Your objective: Copy the text of every row below word for word. Leave the pictures out of your answer.
'''
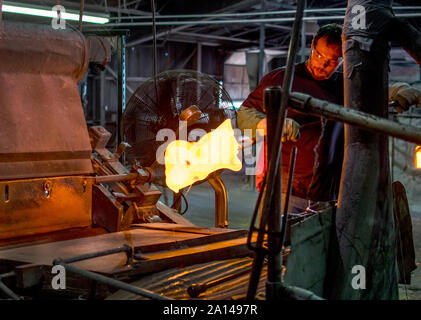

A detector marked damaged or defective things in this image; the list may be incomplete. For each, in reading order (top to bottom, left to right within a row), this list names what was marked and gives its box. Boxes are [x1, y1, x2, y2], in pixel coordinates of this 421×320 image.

rusty metal post [328, 0, 398, 300]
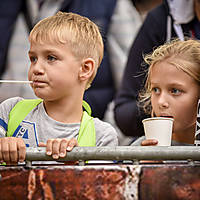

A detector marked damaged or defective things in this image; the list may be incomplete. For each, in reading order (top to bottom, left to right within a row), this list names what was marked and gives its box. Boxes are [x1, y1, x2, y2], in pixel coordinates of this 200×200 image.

rusty metal surface [0, 164, 141, 200]
rusty metal surface [140, 162, 200, 200]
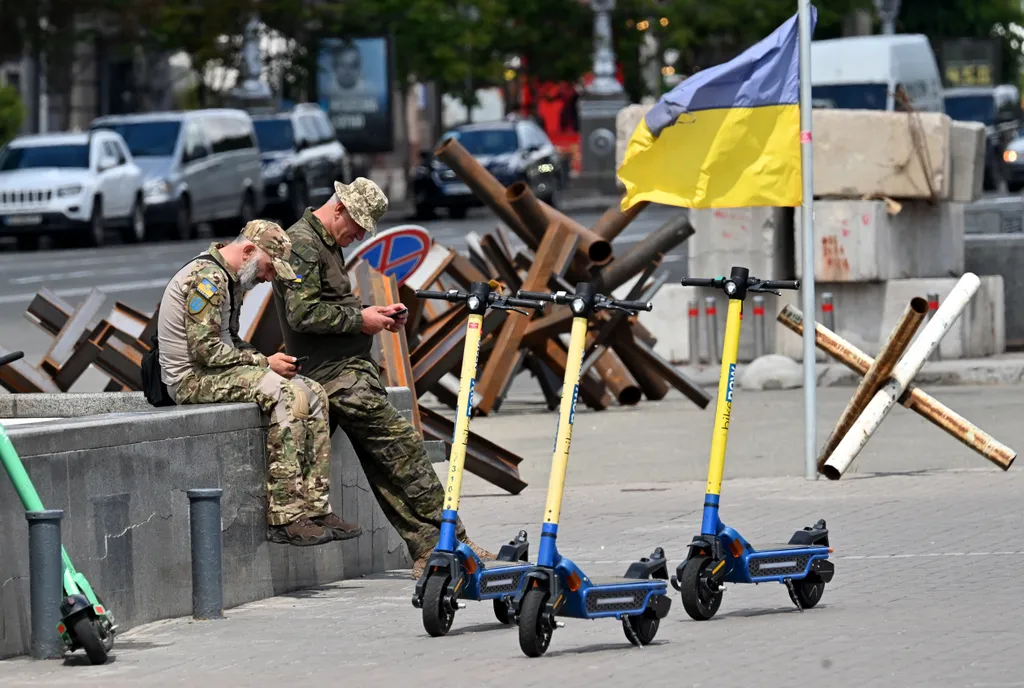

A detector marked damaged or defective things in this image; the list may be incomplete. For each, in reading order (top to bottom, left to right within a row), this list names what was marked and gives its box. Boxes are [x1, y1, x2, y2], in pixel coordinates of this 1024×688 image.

rusty steel beam [432, 138, 536, 247]
rusty steel beam [507, 181, 610, 264]
rusty steel beam [589, 198, 651, 241]
rusty steel beam [593, 211, 696, 292]
rusty steel beam [475, 222, 581, 413]
rusty steel beam [815, 298, 929, 470]
rusty steel beam [778, 307, 1011, 473]
rusty steel beam [417, 403, 528, 495]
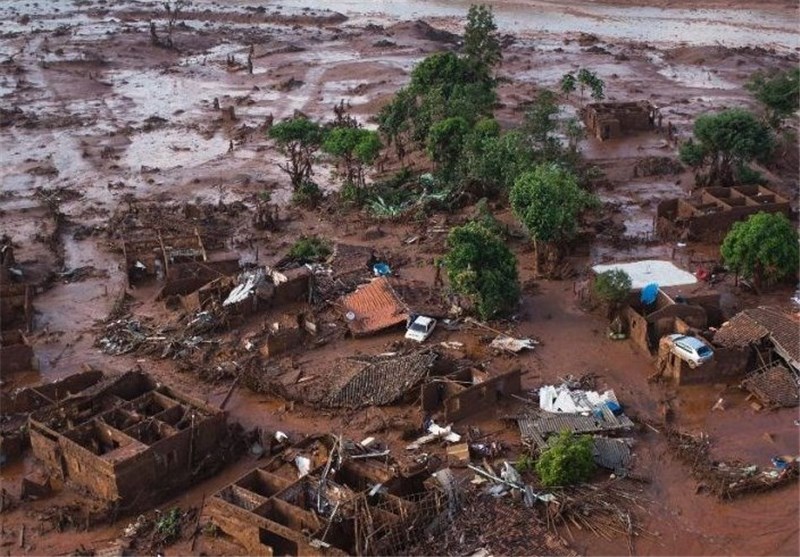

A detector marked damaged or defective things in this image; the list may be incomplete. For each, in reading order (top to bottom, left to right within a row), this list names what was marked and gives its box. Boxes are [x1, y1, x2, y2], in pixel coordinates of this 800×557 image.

damaged building [580, 101, 656, 142]
damaged building [656, 185, 788, 241]
rusted metal roofing [340, 276, 410, 334]
rusted metal roofing [716, 304, 796, 364]
damaged building [28, 370, 234, 508]
damaged building [206, 434, 456, 556]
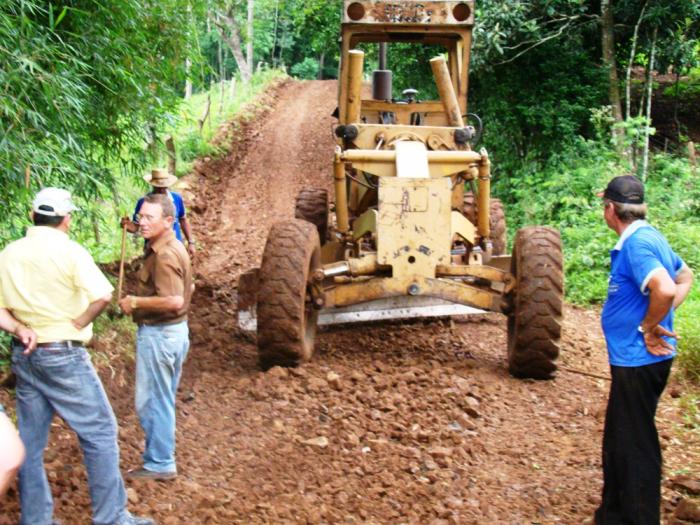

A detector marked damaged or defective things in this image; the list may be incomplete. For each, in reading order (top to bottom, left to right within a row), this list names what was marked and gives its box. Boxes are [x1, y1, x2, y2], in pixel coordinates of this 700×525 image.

rusty metal panel [340, 0, 474, 25]
rusty metal panel [374, 177, 452, 278]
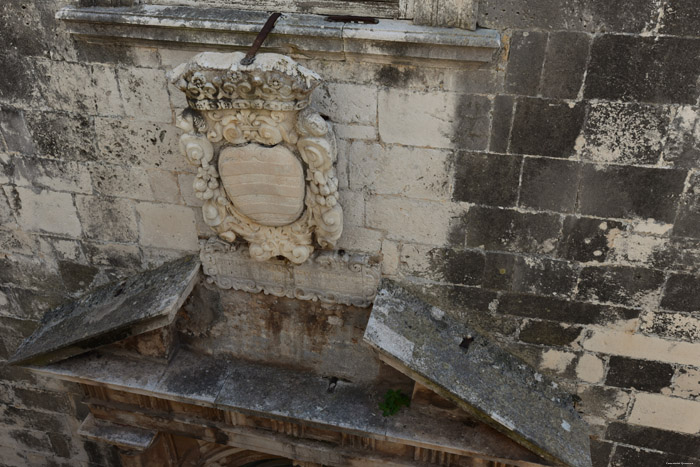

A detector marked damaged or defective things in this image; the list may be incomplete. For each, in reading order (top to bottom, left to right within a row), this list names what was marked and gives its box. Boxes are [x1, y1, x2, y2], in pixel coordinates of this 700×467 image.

broken pediment [170, 52, 344, 266]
'''
Correct response:
A detector marked damaged or defective things in this image; the list may be incomplete. For each, in reading order (top to bottom, left to right within a row), this list names what was marked and gives its box. Boxes are [x1, y1, x2, y2], in pixel coordinates of this 421×320 image.

rusty metal post [328, 0, 398, 300]

A detector marked damaged or defective things in this image; the list may be incomplete. For each, in reading order (top to bottom, left to right within a row), this list names what was marked and gives its box. Boxes are [x1, y1, x2, y2], in pixel coordinates of this 200×200 image.

rusty metal surface [0, 164, 141, 200]
rusty metal surface [140, 162, 200, 200]

A detector marked damaged or defective things in this image; the list may be incomplete. For each, in reading order (top to bottom, left to right within a row), this list names what was marked and gives its box. Boxes are [x1, y1, x2, y2], in pixel coordinates of this 1024×688 image.

rusty steel beam [432, 138, 536, 247]
rusty steel beam [507, 181, 610, 264]
rusty steel beam [589, 198, 651, 241]
rusty steel beam [593, 211, 696, 292]
rusty steel beam [475, 222, 581, 413]
rusty steel beam [815, 298, 929, 470]
rusty steel beam [778, 307, 1011, 473]
rusty steel beam [417, 403, 528, 495]

A detector marked damaged or defective things in this image; the list may be incomplete. For each, in reading order (top to bottom, left to right within a row), this list names what was marked and gives its box. Boxes are [x1, y1, x2, y2], in pixel coordinates of this 800×557 image.

damaged building [580, 101, 656, 142]
damaged building [656, 185, 788, 241]
rusted metal roofing [340, 276, 410, 334]
rusted metal roofing [716, 304, 796, 364]
damaged building [28, 370, 234, 508]
damaged building [206, 434, 456, 556]

A detector marked damaged or defective things in this image; the list may be incomplete. For each, in reading order (top to bottom, left to right within a row), this list names what was marked and gives its box. Boxes are [x1, y1, x2, y2], in pixel coordinates of this 700×525 image.

rusty metal panel [340, 0, 474, 25]
rusty metal panel [374, 177, 452, 278]

A detector marked damaged or defective things in this image; the list may be incomplete. For each, in reading order (top to bottom, left to right within a row), this list names what was marked and gives its box. Boxes are [x1, y1, x2, y2], in pixel coordinates of this 700×467 image.

broken pediment [170, 52, 344, 266]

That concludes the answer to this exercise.